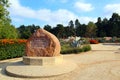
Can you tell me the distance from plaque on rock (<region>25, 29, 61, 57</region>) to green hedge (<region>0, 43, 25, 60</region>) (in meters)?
5.19

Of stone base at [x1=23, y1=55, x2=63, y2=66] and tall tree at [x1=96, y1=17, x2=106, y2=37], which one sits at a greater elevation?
tall tree at [x1=96, y1=17, x2=106, y2=37]

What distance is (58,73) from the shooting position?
11.3 m

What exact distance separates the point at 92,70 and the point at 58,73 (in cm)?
217

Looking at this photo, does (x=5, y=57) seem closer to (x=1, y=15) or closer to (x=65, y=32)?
(x=1, y=15)

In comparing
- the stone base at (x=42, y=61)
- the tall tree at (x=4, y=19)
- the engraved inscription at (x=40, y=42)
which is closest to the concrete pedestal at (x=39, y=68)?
the stone base at (x=42, y=61)

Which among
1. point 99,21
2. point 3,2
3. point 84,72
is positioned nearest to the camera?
point 84,72

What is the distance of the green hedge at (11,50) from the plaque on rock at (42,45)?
519 cm

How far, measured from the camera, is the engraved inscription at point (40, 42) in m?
14.3

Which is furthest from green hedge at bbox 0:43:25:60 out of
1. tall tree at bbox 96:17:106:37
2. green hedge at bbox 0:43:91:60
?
tall tree at bbox 96:17:106:37

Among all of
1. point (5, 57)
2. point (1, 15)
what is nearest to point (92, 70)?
point (5, 57)

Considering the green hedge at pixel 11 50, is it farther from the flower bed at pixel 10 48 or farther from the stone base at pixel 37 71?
the stone base at pixel 37 71

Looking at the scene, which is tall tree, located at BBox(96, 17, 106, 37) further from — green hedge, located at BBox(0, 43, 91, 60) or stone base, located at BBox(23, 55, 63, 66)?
stone base, located at BBox(23, 55, 63, 66)

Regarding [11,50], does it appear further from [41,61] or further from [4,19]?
[41,61]

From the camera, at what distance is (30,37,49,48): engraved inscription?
46.9ft
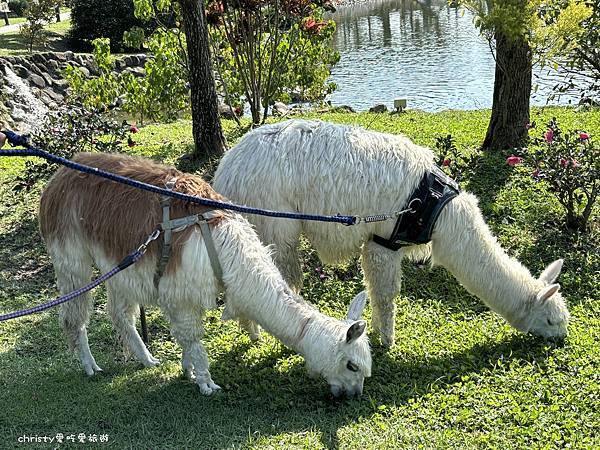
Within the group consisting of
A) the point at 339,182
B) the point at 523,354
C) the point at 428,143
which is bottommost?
the point at 523,354

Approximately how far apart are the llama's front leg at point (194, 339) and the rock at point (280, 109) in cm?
932

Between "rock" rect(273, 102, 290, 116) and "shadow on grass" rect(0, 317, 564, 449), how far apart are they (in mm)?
8859

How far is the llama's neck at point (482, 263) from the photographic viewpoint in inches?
187

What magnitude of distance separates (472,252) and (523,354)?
2.66 feet

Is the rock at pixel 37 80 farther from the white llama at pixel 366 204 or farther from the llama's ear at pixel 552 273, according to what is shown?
the llama's ear at pixel 552 273

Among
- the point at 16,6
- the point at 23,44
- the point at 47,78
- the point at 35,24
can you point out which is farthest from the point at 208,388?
the point at 16,6

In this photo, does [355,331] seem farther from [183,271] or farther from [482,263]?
[482,263]

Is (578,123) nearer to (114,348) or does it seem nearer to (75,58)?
(114,348)

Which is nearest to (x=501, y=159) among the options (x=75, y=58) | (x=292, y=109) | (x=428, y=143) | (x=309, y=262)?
(x=428, y=143)

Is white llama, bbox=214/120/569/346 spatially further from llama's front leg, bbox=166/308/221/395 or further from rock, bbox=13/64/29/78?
rock, bbox=13/64/29/78

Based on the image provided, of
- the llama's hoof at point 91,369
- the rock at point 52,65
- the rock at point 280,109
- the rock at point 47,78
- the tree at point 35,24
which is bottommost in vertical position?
the llama's hoof at point 91,369

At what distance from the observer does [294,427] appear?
390 centimetres

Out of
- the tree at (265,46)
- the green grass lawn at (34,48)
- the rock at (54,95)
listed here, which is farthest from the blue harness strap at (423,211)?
the green grass lawn at (34,48)

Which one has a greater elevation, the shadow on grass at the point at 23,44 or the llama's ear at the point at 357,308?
the shadow on grass at the point at 23,44
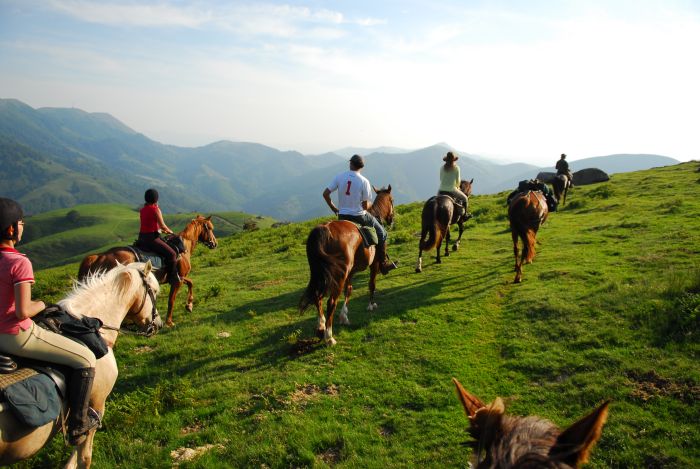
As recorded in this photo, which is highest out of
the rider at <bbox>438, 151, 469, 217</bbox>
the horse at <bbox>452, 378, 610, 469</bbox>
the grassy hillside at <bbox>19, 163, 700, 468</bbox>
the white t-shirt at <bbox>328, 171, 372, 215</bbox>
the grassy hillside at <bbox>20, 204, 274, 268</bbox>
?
the rider at <bbox>438, 151, 469, 217</bbox>

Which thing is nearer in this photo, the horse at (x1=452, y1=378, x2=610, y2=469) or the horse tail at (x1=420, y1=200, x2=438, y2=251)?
the horse at (x1=452, y1=378, x2=610, y2=469)

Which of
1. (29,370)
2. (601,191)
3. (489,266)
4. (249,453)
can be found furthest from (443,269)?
(601,191)

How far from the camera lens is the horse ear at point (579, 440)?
193cm

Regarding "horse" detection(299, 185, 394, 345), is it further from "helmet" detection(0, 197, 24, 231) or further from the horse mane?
"helmet" detection(0, 197, 24, 231)

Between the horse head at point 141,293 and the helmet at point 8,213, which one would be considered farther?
the horse head at point 141,293

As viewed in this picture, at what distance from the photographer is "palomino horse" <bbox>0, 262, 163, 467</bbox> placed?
4441 millimetres

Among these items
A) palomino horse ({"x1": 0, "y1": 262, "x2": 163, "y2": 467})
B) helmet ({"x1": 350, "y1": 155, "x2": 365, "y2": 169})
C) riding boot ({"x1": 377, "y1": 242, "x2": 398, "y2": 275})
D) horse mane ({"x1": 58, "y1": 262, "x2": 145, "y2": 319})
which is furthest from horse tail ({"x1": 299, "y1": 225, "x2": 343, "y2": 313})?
horse mane ({"x1": 58, "y1": 262, "x2": 145, "y2": 319})

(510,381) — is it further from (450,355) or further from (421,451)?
(421,451)

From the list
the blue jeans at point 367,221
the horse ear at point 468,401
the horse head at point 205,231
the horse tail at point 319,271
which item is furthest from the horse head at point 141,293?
the horse head at point 205,231

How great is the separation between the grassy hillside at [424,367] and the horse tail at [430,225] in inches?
46.6

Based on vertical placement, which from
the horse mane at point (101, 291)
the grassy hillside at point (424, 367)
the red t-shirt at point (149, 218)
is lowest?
the grassy hillside at point (424, 367)

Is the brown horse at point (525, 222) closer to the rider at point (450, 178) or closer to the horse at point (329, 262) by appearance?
the rider at point (450, 178)

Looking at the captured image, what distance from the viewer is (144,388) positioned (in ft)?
25.8

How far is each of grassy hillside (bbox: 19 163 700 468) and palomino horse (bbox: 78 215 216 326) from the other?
29.3 inches
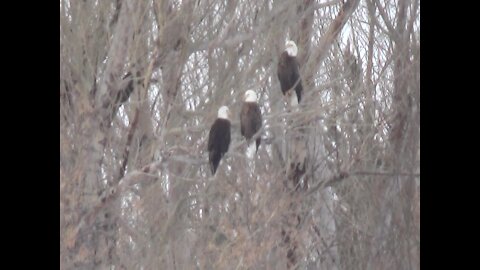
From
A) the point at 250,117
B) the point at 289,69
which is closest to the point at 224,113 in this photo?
the point at 250,117

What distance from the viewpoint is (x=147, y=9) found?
2639 millimetres

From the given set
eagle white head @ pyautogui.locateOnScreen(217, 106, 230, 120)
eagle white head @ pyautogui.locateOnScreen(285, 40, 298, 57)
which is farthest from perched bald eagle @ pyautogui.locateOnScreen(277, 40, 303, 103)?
eagle white head @ pyautogui.locateOnScreen(217, 106, 230, 120)

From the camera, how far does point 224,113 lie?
269 cm

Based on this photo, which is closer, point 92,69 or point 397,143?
point 92,69

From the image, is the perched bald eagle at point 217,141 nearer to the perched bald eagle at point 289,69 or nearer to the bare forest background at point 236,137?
the bare forest background at point 236,137

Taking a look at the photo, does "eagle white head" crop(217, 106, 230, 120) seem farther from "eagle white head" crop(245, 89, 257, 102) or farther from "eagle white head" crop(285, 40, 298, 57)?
"eagle white head" crop(285, 40, 298, 57)

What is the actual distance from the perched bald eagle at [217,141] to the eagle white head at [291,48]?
10.4 inches

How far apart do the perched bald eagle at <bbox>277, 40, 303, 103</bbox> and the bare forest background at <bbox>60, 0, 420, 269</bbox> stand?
0.07ft

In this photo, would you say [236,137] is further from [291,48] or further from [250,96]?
[291,48]

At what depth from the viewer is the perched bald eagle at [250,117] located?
270cm

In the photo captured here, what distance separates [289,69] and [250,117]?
18 centimetres
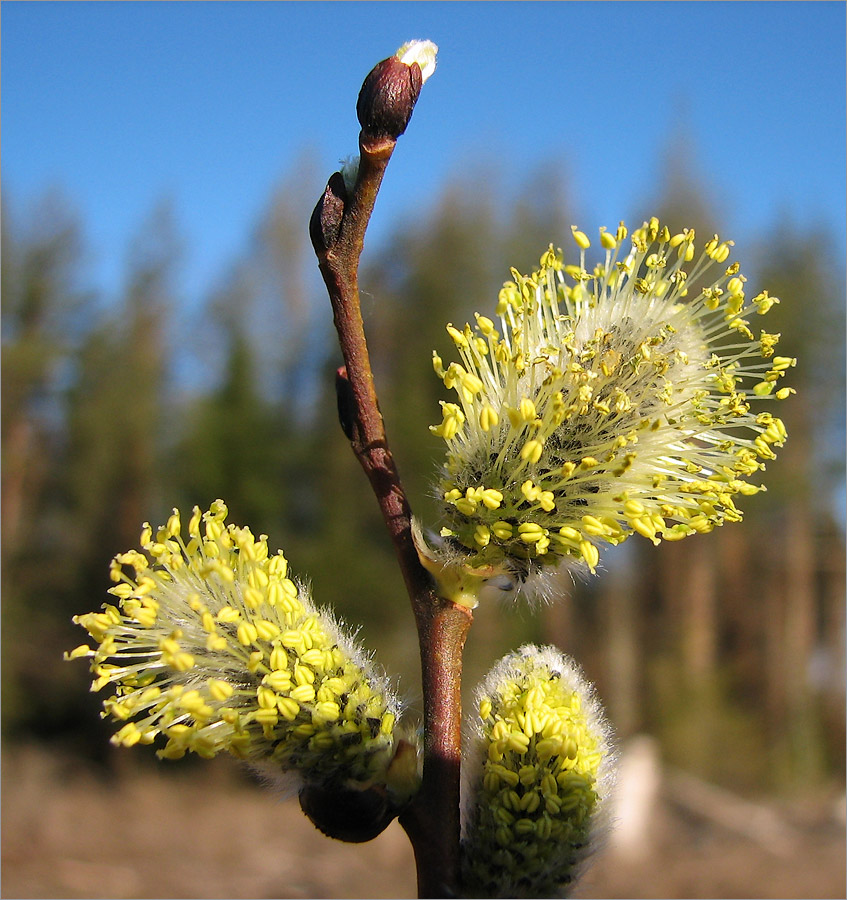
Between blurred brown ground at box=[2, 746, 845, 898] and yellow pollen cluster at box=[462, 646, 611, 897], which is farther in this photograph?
blurred brown ground at box=[2, 746, 845, 898]

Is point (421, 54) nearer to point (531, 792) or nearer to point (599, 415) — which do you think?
point (599, 415)

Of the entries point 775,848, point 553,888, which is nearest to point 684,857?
point 775,848

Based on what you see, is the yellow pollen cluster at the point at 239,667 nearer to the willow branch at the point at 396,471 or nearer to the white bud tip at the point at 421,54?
the willow branch at the point at 396,471

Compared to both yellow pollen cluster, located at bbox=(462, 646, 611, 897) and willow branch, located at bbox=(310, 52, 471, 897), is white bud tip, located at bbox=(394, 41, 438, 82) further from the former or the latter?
yellow pollen cluster, located at bbox=(462, 646, 611, 897)

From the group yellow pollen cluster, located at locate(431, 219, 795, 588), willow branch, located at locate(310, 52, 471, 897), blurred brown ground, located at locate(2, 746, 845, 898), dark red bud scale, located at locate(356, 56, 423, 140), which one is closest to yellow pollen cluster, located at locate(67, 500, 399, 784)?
willow branch, located at locate(310, 52, 471, 897)

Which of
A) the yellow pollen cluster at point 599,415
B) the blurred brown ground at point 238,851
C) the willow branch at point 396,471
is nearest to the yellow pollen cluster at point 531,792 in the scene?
the willow branch at point 396,471

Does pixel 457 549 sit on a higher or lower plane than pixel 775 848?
higher

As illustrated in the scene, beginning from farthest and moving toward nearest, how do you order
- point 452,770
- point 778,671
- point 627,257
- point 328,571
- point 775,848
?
1. point 778,671
2. point 328,571
3. point 775,848
4. point 627,257
5. point 452,770

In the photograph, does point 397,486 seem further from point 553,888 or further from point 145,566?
point 553,888
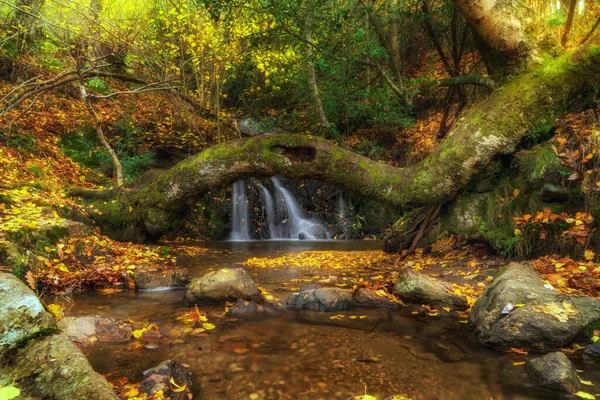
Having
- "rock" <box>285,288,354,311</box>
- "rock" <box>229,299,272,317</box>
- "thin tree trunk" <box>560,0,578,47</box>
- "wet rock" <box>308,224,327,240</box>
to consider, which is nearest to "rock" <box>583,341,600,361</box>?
"rock" <box>285,288,354,311</box>

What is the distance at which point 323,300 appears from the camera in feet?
15.0

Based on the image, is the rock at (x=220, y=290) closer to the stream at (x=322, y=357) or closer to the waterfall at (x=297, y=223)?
the stream at (x=322, y=357)

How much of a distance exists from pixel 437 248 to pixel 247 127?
10.2 m

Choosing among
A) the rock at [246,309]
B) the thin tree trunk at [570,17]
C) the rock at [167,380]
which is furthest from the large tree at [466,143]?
the rock at [167,380]

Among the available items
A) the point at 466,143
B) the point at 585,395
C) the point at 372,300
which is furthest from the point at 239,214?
the point at 585,395

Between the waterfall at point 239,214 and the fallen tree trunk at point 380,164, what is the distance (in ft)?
15.5

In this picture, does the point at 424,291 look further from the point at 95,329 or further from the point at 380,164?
the point at 95,329

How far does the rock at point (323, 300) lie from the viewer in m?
4.52

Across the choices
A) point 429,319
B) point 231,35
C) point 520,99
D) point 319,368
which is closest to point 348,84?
point 231,35

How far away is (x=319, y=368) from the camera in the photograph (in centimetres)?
300

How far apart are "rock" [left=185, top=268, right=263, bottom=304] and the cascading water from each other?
27.2 feet

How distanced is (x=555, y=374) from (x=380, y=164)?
15.8ft

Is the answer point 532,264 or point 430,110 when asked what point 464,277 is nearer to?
point 532,264

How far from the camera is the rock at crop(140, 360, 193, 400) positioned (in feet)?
8.05
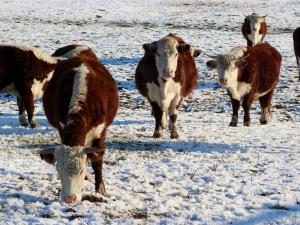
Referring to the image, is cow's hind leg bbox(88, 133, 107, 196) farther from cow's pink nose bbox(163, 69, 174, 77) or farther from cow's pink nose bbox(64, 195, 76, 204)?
cow's pink nose bbox(163, 69, 174, 77)

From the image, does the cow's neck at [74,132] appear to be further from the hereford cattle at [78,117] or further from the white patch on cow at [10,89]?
the white patch on cow at [10,89]

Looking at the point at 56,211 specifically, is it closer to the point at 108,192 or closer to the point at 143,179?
the point at 108,192

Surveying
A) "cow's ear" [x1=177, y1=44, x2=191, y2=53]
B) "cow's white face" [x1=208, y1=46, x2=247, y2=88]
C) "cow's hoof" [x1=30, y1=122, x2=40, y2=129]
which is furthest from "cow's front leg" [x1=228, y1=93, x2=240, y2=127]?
"cow's hoof" [x1=30, y1=122, x2=40, y2=129]

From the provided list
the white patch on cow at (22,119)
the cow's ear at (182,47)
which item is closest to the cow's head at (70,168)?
the cow's ear at (182,47)

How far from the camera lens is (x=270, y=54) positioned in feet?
39.9

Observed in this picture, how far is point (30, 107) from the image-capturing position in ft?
34.8

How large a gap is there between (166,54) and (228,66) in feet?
6.47

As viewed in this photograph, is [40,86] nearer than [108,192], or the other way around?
[108,192]

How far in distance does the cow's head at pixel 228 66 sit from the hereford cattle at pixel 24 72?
3.30 meters

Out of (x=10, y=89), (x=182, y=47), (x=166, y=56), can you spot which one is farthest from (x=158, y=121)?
(x=10, y=89)

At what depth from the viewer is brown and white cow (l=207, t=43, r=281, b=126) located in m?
10.9

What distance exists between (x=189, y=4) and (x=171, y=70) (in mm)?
26478

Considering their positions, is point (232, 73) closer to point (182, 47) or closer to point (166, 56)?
point (182, 47)

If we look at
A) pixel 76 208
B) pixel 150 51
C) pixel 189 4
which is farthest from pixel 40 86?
pixel 189 4
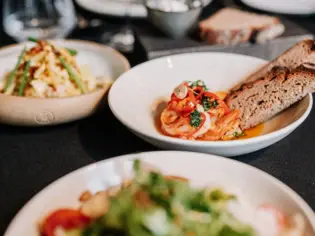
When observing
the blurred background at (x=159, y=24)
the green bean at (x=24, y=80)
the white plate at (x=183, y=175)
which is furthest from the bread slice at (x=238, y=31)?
the white plate at (x=183, y=175)

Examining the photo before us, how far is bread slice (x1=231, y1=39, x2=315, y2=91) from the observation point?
1.44m

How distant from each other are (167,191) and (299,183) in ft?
1.65

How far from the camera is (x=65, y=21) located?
2100mm

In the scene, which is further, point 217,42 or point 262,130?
point 217,42

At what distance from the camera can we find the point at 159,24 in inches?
67.3

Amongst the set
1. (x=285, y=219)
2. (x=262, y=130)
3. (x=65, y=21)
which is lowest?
(x=65, y=21)

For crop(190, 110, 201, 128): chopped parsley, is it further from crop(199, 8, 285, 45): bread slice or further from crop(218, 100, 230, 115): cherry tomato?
crop(199, 8, 285, 45): bread slice

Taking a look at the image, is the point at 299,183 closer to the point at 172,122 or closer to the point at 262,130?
the point at 262,130

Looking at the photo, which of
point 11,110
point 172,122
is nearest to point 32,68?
point 11,110

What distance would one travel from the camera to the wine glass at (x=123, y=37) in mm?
1955

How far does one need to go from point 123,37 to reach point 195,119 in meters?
0.90

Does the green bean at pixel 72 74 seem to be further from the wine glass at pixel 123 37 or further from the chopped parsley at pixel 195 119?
the wine glass at pixel 123 37

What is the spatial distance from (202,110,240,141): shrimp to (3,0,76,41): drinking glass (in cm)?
97

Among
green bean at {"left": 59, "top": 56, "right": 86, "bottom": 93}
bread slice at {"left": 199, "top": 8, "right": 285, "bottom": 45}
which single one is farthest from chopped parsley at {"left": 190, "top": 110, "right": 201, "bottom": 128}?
bread slice at {"left": 199, "top": 8, "right": 285, "bottom": 45}
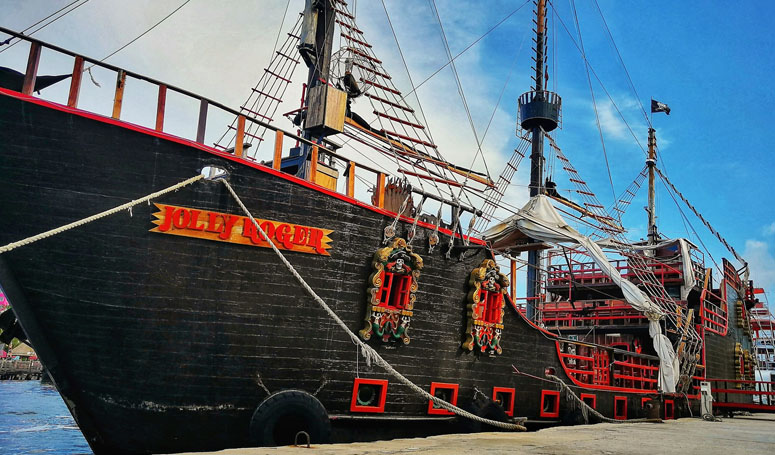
*-*-*
* _Stated task_:
Pick out every line of the records that contains the word "engraved" and copy each one. Case counts.

* _Problem solution_:
- the engraved inscription at (x=40, y=42)
How far, measured from the camera, is the engraved inscription at point (40, 42) in m?
From the camera, at what distance is (30,37,49,48): engraved inscription?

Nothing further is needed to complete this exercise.